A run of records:
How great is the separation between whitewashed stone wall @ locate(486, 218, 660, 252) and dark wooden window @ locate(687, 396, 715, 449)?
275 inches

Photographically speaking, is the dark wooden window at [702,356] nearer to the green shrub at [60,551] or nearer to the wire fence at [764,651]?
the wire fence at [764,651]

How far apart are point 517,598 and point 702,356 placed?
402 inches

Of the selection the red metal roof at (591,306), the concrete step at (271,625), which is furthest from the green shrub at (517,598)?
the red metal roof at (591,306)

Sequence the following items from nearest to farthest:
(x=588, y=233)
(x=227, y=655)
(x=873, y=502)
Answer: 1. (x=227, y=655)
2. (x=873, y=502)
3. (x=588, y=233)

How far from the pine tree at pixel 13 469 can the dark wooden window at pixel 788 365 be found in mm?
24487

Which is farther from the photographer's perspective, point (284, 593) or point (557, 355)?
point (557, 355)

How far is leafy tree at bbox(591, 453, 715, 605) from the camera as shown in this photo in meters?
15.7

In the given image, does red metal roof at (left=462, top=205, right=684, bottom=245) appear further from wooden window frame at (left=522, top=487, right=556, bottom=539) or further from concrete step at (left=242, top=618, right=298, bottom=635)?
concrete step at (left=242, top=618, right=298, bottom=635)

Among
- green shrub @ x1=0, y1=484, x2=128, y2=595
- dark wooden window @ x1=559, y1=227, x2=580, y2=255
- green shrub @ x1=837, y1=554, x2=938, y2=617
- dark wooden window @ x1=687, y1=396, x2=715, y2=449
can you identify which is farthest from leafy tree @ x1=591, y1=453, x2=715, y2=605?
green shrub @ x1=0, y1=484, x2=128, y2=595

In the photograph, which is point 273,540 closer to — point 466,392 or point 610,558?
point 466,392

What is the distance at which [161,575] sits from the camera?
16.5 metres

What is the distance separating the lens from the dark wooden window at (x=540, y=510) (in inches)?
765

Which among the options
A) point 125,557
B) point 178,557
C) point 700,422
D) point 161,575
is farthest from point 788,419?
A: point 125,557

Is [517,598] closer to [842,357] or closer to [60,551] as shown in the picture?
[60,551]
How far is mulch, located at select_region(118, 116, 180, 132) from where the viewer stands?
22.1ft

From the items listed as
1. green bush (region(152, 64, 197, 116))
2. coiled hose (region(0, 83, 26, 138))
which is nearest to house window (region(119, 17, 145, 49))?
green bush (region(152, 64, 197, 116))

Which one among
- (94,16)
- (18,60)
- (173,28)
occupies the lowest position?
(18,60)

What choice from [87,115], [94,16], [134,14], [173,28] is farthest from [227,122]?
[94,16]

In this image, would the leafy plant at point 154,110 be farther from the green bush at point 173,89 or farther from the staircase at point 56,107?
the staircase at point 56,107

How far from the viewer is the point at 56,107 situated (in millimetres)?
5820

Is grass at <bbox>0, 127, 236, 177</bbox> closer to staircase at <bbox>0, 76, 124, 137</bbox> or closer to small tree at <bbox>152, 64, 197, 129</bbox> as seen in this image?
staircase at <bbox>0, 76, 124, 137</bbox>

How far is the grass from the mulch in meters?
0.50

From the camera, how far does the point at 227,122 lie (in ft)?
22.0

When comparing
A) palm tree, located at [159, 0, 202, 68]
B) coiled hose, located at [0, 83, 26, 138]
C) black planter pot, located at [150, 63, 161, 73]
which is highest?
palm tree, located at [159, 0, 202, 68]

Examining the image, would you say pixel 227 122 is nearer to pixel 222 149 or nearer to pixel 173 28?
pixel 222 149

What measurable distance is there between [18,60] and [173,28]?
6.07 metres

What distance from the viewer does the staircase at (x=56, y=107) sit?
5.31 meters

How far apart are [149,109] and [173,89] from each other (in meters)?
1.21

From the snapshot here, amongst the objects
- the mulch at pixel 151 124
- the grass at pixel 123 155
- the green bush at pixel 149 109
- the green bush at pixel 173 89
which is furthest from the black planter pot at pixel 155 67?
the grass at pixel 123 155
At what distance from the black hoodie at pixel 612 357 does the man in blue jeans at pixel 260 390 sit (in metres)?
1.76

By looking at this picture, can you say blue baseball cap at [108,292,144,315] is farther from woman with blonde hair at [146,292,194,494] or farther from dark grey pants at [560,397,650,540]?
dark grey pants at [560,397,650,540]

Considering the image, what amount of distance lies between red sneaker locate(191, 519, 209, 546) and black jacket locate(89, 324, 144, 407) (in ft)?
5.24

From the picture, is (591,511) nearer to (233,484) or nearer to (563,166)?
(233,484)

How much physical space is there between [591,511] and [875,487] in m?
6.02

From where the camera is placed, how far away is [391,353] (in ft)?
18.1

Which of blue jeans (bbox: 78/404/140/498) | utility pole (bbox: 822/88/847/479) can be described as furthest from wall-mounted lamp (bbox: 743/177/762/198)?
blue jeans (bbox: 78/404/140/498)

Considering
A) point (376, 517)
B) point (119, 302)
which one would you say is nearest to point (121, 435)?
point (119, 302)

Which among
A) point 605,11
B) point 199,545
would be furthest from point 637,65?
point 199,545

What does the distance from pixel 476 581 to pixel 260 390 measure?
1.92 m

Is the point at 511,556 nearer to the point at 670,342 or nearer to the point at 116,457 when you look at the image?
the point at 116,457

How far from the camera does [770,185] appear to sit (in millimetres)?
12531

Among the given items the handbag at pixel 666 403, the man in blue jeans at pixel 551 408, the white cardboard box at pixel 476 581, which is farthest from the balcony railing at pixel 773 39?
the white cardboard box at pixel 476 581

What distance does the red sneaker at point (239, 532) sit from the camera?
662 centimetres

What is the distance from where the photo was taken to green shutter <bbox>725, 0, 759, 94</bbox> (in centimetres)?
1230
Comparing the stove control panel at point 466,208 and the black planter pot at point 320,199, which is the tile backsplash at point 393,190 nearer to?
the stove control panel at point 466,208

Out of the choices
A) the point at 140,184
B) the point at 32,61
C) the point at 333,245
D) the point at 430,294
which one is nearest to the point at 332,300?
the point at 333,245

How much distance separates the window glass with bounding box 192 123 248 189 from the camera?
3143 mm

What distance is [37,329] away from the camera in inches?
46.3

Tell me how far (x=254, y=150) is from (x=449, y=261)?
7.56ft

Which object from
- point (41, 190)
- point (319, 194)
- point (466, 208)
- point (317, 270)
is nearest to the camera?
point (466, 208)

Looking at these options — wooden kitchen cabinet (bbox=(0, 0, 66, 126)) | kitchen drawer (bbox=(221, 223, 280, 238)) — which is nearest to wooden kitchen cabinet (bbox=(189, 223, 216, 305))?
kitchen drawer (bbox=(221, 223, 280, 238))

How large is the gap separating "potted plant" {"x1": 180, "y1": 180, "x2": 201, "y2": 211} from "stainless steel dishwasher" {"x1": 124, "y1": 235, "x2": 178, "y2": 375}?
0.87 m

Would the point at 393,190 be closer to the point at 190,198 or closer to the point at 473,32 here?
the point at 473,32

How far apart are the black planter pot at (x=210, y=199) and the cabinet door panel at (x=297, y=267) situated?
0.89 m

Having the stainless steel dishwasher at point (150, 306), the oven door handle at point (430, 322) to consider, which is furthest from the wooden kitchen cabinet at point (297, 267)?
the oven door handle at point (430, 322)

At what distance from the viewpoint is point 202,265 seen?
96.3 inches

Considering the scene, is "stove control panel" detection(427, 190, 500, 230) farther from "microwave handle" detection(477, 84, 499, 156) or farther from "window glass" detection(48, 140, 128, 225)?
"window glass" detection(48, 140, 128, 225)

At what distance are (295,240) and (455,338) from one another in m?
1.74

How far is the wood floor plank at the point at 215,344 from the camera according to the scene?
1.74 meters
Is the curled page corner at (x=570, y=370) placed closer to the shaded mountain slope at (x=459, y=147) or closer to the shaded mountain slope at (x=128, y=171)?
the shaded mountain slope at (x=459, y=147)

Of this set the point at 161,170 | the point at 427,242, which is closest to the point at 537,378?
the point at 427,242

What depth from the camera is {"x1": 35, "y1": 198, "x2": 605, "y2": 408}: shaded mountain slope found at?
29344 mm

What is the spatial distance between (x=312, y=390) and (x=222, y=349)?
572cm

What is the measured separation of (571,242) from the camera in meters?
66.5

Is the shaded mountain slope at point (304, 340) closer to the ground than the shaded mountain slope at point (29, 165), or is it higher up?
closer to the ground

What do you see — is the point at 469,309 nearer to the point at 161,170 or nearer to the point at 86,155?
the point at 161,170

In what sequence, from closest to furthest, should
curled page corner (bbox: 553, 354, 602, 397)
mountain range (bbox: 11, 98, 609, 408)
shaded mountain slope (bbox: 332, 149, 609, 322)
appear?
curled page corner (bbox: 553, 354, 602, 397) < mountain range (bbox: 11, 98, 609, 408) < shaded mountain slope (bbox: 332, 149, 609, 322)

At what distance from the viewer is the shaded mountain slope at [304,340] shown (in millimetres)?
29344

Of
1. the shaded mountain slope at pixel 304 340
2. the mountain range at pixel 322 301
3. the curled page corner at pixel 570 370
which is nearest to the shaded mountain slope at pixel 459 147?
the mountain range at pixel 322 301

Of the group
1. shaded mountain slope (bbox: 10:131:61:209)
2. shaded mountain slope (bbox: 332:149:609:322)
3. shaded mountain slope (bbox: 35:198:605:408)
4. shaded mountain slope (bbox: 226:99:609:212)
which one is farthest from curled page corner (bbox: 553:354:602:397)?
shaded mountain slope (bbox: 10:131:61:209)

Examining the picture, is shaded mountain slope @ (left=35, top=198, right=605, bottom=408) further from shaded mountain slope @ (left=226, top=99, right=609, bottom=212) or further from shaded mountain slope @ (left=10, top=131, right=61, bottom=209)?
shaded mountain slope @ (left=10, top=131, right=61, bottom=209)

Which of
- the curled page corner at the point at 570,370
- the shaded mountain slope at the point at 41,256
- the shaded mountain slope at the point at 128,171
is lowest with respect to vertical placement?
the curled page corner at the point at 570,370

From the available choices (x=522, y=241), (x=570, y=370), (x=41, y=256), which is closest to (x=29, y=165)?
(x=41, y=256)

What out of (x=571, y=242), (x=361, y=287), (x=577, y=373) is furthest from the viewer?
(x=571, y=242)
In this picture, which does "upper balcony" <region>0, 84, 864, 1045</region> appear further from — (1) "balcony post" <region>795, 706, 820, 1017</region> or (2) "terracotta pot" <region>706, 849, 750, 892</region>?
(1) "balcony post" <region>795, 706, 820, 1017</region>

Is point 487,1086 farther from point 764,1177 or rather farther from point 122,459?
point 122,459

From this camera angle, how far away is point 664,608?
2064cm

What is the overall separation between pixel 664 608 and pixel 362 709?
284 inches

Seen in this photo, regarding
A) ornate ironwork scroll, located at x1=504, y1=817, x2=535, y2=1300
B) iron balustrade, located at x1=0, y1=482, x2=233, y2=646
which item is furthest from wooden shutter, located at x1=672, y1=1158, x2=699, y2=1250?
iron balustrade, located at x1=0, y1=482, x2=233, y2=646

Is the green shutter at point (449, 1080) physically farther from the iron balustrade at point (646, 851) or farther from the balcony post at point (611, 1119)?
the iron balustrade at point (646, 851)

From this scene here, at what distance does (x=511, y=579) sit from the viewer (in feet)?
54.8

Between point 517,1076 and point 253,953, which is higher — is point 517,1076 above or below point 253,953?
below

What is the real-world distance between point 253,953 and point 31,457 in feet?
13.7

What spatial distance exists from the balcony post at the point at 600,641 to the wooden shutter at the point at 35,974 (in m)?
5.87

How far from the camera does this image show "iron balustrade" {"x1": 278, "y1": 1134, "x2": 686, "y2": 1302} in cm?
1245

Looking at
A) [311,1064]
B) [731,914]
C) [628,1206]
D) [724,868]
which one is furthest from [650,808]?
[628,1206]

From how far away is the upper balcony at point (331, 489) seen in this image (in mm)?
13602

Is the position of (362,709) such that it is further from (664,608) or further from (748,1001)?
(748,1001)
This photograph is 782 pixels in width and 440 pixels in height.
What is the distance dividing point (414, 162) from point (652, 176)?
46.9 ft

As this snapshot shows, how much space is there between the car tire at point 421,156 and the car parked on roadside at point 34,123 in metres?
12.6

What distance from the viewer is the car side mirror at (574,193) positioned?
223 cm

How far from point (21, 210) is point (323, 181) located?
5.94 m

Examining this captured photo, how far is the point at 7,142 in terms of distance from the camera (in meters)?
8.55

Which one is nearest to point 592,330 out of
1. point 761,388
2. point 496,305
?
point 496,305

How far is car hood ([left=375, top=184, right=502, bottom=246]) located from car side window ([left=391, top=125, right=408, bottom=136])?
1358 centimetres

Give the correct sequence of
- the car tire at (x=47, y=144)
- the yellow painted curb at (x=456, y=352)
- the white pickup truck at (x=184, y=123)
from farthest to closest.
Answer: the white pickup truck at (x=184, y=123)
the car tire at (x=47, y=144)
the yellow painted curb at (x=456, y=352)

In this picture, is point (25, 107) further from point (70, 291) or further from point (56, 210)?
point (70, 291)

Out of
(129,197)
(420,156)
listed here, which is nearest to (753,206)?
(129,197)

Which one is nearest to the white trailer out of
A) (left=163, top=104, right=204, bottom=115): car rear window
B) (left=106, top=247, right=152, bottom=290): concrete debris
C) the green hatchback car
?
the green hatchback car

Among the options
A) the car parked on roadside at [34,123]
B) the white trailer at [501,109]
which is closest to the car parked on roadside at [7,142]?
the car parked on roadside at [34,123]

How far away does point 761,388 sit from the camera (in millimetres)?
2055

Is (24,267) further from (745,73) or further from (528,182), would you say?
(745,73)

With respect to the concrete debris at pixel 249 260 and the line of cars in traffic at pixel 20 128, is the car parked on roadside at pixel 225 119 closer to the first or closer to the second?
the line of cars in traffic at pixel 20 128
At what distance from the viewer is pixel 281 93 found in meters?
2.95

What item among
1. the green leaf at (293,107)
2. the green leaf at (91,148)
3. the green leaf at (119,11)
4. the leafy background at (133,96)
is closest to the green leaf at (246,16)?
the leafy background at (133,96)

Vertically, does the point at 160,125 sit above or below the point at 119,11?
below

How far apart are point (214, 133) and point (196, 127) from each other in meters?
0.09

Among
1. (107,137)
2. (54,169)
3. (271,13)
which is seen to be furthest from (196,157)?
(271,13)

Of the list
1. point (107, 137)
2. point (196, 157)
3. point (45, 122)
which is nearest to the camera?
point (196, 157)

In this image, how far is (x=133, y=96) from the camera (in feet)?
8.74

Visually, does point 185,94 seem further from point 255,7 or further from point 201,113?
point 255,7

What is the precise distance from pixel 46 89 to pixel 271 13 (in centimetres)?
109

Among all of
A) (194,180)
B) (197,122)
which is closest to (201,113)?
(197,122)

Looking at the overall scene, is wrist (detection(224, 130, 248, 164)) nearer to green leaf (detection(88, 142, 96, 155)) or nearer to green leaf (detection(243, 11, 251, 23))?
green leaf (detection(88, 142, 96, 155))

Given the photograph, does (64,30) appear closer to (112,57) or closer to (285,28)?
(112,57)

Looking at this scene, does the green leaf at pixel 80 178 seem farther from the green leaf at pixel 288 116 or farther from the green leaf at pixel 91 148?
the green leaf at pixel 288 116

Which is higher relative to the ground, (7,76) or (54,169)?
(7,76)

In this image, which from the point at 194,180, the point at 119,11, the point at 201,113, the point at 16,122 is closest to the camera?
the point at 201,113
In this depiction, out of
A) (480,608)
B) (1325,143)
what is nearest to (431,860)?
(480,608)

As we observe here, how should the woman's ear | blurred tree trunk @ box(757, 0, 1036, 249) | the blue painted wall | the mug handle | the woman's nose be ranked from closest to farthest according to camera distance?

■ What is being asked ■
Look above for the line containing "Given the photograph, does"; copy from it through the last line, exactly, and nothing more.

■ Output for this task ■
Given the photograph, does (64,30) appear closer to (112,57) or closer to (285,28)?
(112,57)

Looking at this scene, does the green leaf at pixel 80 178 seem farther from the green leaf at pixel 288 116 or farther from the green leaf at pixel 91 148?
the green leaf at pixel 288 116

Which is higher relative to the ground, (7,76) or (54,169)?
(7,76)

In this image, which from the point at 194,180, the point at 119,11, the point at 201,113, the point at 16,122 is closest to the camera?
the point at 201,113
In this depiction, out of
A) (480,608)
B) (1325,143)
what is nearest to (431,860)?
(480,608)

As we observe here, how should the woman's ear | blurred tree trunk @ box(757, 0, 1036, 249) | the blue painted wall | the mug handle | the woman's nose be ranked from closest to farthest according to camera distance?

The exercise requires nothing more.